*THE PROBLEM:* Rewrite every line of the items below as a numbered list, one line per number, and leave out the blank lines.

— BEGIN DATA FOR THE TASK —

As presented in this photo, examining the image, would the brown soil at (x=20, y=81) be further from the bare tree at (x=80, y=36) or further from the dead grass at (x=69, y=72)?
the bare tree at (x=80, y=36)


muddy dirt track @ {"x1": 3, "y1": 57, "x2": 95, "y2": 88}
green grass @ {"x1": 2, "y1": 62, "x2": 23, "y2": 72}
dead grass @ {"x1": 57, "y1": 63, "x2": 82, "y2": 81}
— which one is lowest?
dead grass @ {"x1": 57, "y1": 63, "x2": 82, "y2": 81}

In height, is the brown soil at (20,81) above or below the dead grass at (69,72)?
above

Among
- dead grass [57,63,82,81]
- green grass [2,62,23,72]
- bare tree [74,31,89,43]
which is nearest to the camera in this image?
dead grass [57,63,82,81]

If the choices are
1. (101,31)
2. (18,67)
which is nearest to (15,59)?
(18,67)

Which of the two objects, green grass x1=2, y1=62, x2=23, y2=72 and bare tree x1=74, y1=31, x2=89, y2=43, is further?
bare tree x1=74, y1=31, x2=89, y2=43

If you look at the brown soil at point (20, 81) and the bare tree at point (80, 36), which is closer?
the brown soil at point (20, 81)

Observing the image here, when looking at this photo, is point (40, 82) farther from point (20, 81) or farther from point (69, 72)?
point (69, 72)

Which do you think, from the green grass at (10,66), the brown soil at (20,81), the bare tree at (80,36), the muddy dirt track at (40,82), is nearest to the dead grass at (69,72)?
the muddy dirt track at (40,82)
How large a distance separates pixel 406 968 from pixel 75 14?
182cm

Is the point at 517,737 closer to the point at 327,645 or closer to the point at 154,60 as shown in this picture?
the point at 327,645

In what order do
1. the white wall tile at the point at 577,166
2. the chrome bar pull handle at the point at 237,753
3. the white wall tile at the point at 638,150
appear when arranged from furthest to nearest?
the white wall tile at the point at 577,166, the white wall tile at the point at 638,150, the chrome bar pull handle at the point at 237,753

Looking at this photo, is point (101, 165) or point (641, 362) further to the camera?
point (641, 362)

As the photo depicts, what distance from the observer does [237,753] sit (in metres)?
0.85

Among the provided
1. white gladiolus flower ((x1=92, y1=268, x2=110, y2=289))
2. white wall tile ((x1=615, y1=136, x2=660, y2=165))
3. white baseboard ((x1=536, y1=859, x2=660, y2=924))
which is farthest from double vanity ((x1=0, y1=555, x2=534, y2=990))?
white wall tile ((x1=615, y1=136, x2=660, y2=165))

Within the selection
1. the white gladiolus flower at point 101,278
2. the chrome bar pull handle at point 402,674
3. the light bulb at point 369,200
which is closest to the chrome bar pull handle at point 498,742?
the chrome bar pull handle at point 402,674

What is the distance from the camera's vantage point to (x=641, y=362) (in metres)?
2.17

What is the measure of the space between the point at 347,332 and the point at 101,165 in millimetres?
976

— END DATA FOR THE TASK —

*SOLVED PROBLEM:*
1. As presented in this photo, examining the image, would the brown soil at (x=20, y=81) be further from the bare tree at (x=80, y=36) or further from the dead grass at (x=69, y=72)?
2. the bare tree at (x=80, y=36)
3. muddy dirt track @ {"x1": 3, "y1": 57, "x2": 95, "y2": 88}
4. green grass @ {"x1": 2, "y1": 62, "x2": 23, "y2": 72}
5. dead grass @ {"x1": 57, "y1": 63, "x2": 82, "y2": 81}
6. — which one is lowest?
7. dead grass @ {"x1": 57, "y1": 63, "x2": 82, "y2": 81}
8. In height, is the brown soil at (20,81) above or below the dead grass at (69,72)?
9. above
10. Among
11. - dead grass [57,63,82,81]
12. - green grass [2,62,23,72]
13. - bare tree [74,31,89,43]
14. which is nearest to the camera in this image?
15. dead grass [57,63,82,81]
16. If the choices are
17. 1. (101,31)
18. 2. (18,67)
19. which is nearest to (15,59)?
20. (18,67)
21. Which of the two objects, green grass x1=2, y1=62, x2=23, y2=72 and bare tree x1=74, y1=31, x2=89, y2=43, is further?
22. bare tree x1=74, y1=31, x2=89, y2=43
23. If you look at the brown soil at point (20, 81) and the bare tree at point (80, 36), which is closer?
24. the brown soil at point (20, 81)
25. Observing the image here, when looking at this photo, is point (40, 82) farther from point (20, 81) or farther from point (69, 72)?
26. point (69, 72)
27. Which do you think, from the green grass at (10,66), the brown soil at (20,81), the bare tree at (80,36), the muddy dirt track at (40,82), is nearest to the dead grass at (69,72)?
28. the muddy dirt track at (40,82)
29. How large a distance separates pixel 406 968 from pixel 75 14?
30. 182cm
31. Is the point at 517,737 closer to the point at 327,645 or closer to the point at 154,60 as shown in this picture?
32. the point at 327,645
33. In what order do
34. 1. the white wall tile at the point at 577,166
35. 2. the chrome bar pull handle at the point at 237,753
36. 3. the white wall tile at the point at 638,150
37. appear when arranged from furthest to nearest?
38. the white wall tile at the point at 577,166, the white wall tile at the point at 638,150, the chrome bar pull handle at the point at 237,753
39. Looking at this photo, is point (101, 165) or point (641, 362) further to the camera?
40. point (641, 362)
41. As the photo depicts, what distance from the observer does [237,753] sit (in metres)?
42. 0.85
43. Among the provided
44. 1. white gladiolus flower ((x1=92, y1=268, x2=110, y2=289))
45. 2. white wall tile ((x1=615, y1=136, x2=660, y2=165))
46. 3. white baseboard ((x1=536, y1=859, x2=660, y2=924))
47. which is farthest from double vanity ((x1=0, y1=555, x2=534, y2=990))?
48. white wall tile ((x1=615, y1=136, x2=660, y2=165))
49. Within the selection
50. 1. the white gladiolus flower at point 101,278
51. 2. the chrome bar pull handle at point 402,674
52. 3. the light bulb at point 369,200
53. which is closest to the chrome bar pull handle at point 498,742?
54. the chrome bar pull handle at point 402,674
55. What is the distance from the camera's vantage point to (x=641, y=362) (in metres)?
56. 2.17
57. What is the measure of the space between the point at 347,332 and the point at 101,165 in millimetres?
58. 976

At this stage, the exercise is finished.